Modérées, les névroses ne nous empêchent pas de vivre en harmonie au quotidien, avec soi-même et avec les autres.
2. Les psychoses
Ces troubles de la personnalité sont graves dans le sens où le sujet perd le contact avec la perception commune de la réalité. Les perceptions psychotiques sont en décalage par rapport à la majorité des autres humains. La psychose mène le plus souvent à des constructions délirantes : hallucinations visuelles ou auditives (entendre des voix), dédoublement de la personnalité, attribution de missions délirantes, angoisses de persécution,…

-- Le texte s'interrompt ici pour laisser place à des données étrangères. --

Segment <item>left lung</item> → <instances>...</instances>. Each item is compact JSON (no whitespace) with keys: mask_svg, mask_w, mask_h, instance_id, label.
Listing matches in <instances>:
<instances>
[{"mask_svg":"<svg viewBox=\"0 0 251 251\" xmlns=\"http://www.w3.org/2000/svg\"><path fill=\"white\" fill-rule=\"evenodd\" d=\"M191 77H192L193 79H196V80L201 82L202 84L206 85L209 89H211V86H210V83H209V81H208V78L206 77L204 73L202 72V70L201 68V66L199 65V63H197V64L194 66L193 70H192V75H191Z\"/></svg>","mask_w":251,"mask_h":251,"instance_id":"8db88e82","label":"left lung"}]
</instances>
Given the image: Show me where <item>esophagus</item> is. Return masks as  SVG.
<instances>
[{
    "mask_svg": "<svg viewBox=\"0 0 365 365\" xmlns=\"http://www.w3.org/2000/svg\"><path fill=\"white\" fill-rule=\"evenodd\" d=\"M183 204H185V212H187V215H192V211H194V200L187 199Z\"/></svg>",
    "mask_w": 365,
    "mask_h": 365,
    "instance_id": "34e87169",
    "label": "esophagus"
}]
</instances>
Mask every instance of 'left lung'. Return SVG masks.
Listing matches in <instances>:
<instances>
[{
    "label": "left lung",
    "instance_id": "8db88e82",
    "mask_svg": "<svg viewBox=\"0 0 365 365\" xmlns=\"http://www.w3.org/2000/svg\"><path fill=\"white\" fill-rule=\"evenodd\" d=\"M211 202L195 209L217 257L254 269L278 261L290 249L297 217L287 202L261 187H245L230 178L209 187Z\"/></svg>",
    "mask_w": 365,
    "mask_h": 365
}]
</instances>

Il existe trois grandes familles de psychoses :
– la schizophrénie
Schizophrénie vient du grec skizein : fendre et de phren : pensée. Elle se caractérise par des signes de dissociation mentale, de discordance affective et d’activité délirante incohérente, entraînant généralement une rupture de contact avec le monde extérieur et parfois un repli autistique.
« Le détachement et l’étrangeté des sentiments sont en rapports étroits, dans la structure schizophrénique, avec l’aspect particulièrement archaïque d’un univers fantasmatique aussi luxuriant que profondément régressif (Bergeret, 2004) »
– la paranoïa
Étymologiquement, paranoïa vient de « para-nous » qui signifie littéralement : « l’esprit tourné contre. » Animé de sentiments de persécution récurrents, le paranoïaque est dévoré par l’angoisse et peut devenir violent pour se protéger. Le hasard, la surprise et l’imprévu lui sont intolérables.
– la maniaco-dépression ou les troubles bipolaires
La mélancolie est un versant grave de la dépression. Elle s’inscrit dans la Psychose Maniaco-Dépressive. C’est alors l’opposé de la manie.
La mélancolie représente la phase d’humeur triste et de sentiments dépressifs d’une affection mentale caractérisée par l’alternance d’accès mélancoliques et d’accès maniaques. Ces accès aigus sont séparés par un intervalle au cours duquel le sujet vit « normalement », en parfaite relation avec son entourage, sans souffrance majeure.
3. Les perversions
Dans la structure perverse, on distingue essentiellement ;
– les pervers sexuels : abuseurs, violeurs, pédophiles qui utilisent l’autre comme objet sexuel.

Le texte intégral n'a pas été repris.